Scottish Heart Warmers
and Thought Provokers:
(With an occasional Englishman.)
C. T. Studd - Great British Cricketer: From a message entitled: Chocolate Soldier Heroism?
Chocolates are very fond of talking loud and long against some whom they call fanatics, as though there were any danger of Christians being fanatics nowadays! Why, fanatics among Christians are as rare as the 'dodo'. Now, if they declaimed against 'tepidity', they would talk sense. God's real people have always been called fanatics. Jesus was called mad; so was Paul; so was Whitfield, Wesley, Moody, Spurgeon. No one has graduated far in God's School who has not been paid the compliment of being called a fanatic. We Christians of today are indeed a tepid crew. Had we but half the fire and enthusiasm of the Suffragettes in the past, we would have the world evangelized .... in no time. Had we the pluck and heroism of the Flyers, or the men who volunteered for the North or South Polar Expeditions, or for the Great War, or for any ordinary dare-devil enterprise, we could have every soul on earth knowing the name .... of Jesus Christ in less than ten years."
Spurgeon on the passage, "Open thy mouth wide and I will fill it."
______
Task statement:
Copy the heart warmers excerpt between "Scottish Heart Warmers" and "Chocolate Soldier Heroism?", inclusive, swapping "Cricketer" for "Sportsman".

Data excerpt:
______
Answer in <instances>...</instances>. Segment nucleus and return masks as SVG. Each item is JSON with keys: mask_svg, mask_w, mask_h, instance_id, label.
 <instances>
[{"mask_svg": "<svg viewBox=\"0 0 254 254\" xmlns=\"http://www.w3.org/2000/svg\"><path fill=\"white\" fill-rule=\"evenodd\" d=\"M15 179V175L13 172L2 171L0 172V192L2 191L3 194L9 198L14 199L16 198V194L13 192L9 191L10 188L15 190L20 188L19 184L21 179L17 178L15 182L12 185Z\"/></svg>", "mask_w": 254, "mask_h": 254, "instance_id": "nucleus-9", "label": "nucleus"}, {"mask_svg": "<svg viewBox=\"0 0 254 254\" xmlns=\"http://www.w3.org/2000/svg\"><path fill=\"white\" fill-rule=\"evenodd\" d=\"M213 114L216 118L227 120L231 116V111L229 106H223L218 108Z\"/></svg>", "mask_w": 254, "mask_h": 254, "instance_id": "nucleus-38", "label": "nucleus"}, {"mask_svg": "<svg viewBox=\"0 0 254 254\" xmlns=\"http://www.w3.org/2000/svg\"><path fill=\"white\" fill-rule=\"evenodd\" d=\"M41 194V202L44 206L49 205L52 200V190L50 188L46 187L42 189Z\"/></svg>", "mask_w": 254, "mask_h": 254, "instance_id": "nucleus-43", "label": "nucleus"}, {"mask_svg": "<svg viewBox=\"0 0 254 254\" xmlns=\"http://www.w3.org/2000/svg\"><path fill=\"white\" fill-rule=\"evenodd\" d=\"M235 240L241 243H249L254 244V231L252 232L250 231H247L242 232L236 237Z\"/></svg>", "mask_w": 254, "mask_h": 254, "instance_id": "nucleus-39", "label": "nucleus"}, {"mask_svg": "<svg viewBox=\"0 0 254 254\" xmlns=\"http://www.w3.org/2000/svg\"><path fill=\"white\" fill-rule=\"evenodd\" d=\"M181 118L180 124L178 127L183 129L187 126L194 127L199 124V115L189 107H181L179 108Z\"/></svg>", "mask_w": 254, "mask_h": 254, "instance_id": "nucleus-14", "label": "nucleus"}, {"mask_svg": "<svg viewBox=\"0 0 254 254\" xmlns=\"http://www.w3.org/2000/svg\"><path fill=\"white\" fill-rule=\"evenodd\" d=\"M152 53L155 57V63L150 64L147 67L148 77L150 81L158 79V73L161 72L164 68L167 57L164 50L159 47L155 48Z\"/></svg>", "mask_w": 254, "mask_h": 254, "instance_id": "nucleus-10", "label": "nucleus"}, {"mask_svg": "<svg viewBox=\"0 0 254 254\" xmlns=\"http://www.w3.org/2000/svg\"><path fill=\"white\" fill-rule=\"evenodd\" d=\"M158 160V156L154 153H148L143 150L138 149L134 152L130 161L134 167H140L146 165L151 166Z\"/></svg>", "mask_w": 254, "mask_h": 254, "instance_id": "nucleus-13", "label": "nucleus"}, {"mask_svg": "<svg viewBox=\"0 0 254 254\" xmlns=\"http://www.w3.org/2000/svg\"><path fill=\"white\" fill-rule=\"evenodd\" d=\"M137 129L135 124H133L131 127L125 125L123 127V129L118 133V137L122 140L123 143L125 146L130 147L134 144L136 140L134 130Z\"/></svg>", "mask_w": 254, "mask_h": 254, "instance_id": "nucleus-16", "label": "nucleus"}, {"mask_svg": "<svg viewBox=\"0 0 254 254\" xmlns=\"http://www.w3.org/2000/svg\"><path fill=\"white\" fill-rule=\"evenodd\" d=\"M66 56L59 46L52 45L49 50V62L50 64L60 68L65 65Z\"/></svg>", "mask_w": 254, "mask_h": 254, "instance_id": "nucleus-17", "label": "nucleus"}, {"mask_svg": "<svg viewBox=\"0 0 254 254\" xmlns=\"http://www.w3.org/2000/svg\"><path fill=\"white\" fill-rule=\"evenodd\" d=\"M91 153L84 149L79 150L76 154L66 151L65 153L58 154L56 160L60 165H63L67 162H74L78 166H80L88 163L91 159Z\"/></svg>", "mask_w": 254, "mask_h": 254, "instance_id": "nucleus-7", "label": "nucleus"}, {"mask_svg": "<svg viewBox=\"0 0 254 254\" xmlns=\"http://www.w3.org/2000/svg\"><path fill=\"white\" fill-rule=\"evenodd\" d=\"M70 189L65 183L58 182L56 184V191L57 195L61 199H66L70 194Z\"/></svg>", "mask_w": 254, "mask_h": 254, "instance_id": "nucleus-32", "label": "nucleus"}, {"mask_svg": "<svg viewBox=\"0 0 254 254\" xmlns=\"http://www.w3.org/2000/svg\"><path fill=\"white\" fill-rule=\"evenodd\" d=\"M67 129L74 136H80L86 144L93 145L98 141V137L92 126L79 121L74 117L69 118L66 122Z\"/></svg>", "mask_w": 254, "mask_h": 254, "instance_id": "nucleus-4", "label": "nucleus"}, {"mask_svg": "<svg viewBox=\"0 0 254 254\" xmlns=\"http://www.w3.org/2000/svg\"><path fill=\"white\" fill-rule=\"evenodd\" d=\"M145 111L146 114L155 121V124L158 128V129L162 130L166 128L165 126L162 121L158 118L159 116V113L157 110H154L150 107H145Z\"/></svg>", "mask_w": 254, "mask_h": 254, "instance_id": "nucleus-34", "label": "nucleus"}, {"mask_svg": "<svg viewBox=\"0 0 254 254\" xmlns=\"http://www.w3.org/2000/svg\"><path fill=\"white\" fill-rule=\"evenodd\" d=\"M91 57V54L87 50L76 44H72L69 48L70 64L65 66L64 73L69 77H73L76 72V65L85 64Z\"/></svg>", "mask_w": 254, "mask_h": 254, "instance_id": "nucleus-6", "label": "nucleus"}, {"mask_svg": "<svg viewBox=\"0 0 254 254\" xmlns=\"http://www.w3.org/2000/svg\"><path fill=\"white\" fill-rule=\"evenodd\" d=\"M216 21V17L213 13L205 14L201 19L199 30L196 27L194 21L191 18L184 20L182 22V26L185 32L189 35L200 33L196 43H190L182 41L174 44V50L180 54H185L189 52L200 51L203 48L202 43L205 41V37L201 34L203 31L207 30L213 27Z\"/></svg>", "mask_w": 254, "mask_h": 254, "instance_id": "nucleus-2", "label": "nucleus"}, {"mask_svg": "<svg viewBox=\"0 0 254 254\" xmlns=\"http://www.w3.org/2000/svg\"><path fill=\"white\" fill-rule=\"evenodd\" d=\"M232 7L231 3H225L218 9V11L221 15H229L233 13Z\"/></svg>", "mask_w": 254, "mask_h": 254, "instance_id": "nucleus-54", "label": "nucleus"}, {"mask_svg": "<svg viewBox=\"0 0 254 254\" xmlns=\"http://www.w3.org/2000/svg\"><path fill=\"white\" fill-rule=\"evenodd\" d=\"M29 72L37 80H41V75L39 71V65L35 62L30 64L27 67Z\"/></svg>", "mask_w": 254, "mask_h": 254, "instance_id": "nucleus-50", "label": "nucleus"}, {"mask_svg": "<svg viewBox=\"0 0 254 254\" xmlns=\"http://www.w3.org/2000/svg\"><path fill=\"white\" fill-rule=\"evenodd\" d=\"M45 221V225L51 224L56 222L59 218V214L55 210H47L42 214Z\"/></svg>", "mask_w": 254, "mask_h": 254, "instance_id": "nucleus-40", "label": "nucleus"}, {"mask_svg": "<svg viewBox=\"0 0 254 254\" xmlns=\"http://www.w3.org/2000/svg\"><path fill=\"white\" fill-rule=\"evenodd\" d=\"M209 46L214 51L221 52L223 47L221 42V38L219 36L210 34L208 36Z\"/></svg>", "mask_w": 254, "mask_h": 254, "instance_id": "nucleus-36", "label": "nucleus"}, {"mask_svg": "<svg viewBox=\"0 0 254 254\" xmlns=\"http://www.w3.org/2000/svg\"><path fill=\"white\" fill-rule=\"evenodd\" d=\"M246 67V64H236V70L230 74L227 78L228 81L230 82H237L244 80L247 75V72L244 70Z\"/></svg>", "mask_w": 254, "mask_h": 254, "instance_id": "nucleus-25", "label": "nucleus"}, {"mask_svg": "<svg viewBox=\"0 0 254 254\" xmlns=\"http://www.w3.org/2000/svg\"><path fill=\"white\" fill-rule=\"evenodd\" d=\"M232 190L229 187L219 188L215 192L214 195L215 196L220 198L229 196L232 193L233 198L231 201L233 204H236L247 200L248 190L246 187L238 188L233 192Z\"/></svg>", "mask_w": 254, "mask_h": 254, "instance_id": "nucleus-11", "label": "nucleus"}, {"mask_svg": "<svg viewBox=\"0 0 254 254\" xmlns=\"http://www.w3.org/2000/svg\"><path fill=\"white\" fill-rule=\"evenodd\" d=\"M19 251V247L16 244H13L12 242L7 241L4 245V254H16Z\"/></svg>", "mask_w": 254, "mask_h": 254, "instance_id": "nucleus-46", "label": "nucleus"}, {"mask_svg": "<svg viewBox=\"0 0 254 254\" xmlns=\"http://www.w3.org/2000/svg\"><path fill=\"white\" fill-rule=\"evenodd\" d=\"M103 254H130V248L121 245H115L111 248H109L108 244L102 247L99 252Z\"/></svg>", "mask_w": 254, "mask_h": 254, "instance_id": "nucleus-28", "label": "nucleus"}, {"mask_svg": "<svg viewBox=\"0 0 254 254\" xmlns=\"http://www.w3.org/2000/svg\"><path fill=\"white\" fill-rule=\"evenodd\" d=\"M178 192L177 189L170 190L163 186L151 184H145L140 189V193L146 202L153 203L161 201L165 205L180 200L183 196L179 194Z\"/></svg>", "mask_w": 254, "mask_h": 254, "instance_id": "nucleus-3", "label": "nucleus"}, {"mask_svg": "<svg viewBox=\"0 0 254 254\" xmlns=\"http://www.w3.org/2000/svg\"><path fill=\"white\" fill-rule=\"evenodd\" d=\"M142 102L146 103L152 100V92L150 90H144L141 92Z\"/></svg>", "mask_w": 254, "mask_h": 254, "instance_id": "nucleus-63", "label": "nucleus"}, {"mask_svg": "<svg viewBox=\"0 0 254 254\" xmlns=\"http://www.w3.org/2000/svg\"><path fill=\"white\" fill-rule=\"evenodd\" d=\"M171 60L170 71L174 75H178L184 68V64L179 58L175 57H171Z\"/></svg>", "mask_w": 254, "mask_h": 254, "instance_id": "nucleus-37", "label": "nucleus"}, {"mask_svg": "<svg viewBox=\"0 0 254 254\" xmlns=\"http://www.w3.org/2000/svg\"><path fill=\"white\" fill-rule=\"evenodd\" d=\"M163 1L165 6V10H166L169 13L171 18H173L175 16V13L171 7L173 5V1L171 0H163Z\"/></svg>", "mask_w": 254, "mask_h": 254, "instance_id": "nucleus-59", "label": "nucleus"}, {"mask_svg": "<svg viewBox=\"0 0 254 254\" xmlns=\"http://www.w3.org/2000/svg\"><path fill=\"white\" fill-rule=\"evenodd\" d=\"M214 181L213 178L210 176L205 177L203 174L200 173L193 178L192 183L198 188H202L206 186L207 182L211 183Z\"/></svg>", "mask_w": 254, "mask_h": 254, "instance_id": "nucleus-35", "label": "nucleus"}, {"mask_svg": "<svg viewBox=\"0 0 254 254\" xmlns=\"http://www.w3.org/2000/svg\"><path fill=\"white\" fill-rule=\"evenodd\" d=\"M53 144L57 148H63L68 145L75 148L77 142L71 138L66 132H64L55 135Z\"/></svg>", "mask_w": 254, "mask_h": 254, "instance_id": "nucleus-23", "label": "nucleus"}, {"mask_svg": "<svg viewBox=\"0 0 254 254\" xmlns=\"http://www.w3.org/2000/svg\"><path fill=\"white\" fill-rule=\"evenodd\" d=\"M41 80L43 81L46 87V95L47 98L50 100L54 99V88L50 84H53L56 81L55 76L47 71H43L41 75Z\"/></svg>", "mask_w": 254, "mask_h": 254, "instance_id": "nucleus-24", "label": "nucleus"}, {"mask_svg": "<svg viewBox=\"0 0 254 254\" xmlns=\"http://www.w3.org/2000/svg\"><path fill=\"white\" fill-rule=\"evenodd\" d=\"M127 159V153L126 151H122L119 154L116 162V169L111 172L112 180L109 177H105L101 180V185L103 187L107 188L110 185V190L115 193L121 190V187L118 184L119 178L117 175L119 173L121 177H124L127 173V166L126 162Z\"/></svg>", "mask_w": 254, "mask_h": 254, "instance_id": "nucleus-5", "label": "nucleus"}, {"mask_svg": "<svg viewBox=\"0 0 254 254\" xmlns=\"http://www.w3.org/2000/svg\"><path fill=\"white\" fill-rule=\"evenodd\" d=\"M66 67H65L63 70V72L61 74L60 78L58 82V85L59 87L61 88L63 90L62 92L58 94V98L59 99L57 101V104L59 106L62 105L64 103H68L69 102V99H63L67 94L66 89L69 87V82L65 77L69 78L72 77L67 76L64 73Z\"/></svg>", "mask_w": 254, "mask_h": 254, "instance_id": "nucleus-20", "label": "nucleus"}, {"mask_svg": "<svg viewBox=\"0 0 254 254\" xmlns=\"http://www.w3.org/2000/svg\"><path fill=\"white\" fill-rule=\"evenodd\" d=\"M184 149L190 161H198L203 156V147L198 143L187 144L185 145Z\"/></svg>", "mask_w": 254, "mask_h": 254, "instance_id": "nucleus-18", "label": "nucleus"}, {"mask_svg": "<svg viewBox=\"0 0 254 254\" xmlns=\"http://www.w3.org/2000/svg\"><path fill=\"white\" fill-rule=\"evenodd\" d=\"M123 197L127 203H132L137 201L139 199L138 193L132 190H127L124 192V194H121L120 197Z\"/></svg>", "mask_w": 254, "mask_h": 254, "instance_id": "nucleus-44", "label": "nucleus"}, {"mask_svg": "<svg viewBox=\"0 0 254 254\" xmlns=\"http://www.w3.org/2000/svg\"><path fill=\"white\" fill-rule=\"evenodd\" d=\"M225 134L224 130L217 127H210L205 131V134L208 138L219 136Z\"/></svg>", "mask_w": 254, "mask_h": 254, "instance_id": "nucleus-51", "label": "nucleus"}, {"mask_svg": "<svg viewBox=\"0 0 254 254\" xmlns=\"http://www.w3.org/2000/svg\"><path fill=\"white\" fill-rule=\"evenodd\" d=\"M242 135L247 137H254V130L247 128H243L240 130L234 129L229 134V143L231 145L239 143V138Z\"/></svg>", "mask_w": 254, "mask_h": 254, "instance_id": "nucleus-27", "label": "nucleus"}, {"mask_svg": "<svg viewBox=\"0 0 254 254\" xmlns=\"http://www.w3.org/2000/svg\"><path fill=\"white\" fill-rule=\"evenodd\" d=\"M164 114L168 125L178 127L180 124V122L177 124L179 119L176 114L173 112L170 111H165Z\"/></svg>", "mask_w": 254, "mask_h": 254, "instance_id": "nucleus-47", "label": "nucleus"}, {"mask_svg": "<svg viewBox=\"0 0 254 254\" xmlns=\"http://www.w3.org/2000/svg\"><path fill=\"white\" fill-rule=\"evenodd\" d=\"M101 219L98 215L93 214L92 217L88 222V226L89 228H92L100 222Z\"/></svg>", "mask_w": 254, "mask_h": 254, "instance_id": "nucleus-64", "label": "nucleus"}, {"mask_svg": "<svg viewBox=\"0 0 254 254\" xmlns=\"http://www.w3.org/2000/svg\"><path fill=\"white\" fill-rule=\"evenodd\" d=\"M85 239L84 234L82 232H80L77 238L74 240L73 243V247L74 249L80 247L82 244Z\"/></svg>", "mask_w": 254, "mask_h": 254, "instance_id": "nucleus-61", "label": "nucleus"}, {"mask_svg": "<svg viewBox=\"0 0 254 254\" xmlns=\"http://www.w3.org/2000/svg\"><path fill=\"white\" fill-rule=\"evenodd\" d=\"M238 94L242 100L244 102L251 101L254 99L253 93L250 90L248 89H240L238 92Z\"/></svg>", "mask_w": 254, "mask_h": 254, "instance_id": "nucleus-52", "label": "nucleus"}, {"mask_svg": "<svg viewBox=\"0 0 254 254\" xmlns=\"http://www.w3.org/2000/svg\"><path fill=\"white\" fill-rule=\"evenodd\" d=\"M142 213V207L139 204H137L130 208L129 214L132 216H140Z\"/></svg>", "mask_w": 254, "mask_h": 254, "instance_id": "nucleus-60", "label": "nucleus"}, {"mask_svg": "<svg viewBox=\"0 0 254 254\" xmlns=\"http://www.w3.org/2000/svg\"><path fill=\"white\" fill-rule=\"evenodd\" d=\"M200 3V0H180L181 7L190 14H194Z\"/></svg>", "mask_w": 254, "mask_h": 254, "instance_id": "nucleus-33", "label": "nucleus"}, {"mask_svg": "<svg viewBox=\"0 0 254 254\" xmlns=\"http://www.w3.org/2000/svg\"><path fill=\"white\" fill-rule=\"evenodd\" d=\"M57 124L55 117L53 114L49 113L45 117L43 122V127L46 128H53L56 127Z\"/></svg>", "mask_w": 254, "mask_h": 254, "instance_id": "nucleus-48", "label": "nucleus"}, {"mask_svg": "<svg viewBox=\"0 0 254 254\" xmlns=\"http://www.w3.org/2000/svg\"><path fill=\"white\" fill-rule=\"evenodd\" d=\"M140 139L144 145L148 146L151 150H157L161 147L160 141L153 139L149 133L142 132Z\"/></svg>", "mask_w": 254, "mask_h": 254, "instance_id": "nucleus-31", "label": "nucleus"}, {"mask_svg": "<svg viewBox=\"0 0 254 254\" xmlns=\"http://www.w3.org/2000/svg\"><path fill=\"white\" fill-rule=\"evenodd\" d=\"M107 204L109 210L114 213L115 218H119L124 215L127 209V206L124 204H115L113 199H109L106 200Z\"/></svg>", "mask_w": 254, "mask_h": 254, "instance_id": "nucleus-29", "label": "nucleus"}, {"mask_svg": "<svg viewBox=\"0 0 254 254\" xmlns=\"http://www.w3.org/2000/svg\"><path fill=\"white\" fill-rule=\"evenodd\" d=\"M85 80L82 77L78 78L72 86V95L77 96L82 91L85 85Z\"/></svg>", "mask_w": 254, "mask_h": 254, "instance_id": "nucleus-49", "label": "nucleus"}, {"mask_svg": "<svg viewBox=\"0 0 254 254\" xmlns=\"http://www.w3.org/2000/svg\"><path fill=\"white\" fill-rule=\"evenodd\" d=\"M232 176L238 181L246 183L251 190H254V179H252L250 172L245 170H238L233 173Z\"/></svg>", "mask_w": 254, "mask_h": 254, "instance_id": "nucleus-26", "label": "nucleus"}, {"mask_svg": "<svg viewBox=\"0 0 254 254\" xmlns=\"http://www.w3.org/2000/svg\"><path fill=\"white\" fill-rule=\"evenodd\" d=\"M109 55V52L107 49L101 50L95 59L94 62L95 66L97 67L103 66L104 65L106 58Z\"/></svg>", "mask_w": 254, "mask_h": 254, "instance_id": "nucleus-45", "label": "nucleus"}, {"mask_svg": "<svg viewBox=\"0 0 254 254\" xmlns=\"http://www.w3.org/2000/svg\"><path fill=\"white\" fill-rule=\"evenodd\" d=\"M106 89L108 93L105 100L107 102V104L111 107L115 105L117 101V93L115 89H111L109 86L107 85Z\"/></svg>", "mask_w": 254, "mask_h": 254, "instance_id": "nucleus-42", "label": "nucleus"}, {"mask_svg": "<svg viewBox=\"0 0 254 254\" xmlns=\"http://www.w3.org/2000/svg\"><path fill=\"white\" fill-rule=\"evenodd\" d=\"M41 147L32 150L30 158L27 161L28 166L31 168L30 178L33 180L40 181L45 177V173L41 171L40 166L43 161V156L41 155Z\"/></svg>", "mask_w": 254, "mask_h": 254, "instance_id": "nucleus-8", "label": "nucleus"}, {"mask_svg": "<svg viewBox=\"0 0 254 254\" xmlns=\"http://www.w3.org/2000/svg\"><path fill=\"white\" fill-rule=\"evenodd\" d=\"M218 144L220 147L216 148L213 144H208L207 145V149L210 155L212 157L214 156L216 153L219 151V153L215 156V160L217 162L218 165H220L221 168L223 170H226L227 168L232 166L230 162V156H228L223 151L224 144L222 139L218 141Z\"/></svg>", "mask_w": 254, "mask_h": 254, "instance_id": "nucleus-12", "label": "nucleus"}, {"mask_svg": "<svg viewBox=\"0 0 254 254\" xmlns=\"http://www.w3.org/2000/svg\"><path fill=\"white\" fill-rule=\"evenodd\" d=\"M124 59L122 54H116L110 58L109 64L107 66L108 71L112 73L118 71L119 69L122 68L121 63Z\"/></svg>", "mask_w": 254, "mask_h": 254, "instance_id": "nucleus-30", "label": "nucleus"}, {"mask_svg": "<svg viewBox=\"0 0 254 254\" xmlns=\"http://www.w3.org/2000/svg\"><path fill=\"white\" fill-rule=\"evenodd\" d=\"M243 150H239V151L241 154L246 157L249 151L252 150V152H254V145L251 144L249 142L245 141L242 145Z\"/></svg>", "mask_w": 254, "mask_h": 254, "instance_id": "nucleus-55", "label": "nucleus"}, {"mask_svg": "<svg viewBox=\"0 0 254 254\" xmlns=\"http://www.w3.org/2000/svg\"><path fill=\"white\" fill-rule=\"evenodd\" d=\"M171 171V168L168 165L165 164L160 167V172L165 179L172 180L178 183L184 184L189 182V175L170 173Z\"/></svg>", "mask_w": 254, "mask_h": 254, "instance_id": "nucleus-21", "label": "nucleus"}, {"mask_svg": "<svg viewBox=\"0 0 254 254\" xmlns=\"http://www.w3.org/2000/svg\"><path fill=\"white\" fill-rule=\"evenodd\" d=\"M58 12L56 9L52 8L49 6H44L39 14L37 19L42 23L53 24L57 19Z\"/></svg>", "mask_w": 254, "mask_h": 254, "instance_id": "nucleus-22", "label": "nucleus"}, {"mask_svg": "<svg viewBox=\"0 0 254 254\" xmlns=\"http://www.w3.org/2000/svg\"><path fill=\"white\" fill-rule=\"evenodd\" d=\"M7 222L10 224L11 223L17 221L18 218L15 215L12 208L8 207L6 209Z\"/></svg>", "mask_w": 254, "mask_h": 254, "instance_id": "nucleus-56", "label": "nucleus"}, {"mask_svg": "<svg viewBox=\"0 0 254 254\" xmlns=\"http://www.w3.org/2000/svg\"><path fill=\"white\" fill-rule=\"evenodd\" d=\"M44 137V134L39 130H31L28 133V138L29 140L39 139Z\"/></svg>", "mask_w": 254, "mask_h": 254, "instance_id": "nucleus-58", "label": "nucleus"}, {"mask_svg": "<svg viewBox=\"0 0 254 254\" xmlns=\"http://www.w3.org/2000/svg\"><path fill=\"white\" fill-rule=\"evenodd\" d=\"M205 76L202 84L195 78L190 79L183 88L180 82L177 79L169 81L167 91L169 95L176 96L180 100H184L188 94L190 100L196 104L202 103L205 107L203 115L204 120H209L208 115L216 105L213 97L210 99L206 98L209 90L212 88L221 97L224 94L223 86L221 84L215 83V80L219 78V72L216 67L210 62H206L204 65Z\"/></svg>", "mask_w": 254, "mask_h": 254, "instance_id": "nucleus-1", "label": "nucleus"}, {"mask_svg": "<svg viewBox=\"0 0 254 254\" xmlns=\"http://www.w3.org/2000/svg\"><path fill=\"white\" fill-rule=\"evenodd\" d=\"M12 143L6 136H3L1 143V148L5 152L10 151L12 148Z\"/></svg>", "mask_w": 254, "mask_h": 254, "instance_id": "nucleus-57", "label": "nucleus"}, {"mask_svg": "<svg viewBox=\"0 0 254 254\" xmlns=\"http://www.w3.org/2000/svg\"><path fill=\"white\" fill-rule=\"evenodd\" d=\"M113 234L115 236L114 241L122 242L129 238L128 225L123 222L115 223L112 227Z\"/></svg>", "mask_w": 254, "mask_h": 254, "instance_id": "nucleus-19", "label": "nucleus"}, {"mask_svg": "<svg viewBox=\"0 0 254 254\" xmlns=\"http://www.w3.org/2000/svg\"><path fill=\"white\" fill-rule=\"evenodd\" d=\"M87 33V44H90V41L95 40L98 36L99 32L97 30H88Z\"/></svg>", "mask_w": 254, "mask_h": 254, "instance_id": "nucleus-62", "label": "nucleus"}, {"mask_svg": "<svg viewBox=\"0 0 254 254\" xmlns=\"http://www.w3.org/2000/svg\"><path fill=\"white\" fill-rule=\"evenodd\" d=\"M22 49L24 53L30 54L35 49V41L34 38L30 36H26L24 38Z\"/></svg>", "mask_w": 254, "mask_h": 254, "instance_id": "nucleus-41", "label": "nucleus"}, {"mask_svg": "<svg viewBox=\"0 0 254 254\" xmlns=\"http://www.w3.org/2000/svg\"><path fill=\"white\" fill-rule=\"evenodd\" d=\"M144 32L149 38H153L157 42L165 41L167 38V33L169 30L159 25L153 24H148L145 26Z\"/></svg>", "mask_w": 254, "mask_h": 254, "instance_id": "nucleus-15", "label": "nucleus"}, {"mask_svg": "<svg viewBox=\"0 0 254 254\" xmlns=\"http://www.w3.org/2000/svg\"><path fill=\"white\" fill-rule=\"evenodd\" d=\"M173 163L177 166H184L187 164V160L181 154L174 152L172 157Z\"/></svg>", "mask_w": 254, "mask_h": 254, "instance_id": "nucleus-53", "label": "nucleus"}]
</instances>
______
Answer for this exercise:
Scottish Heart Warmers
and Thought Provokers:
(With an occasional Englishman.)
C. T. Studd - Great British Sportsman: From a message entitled: Chocolate Soldier Heroism?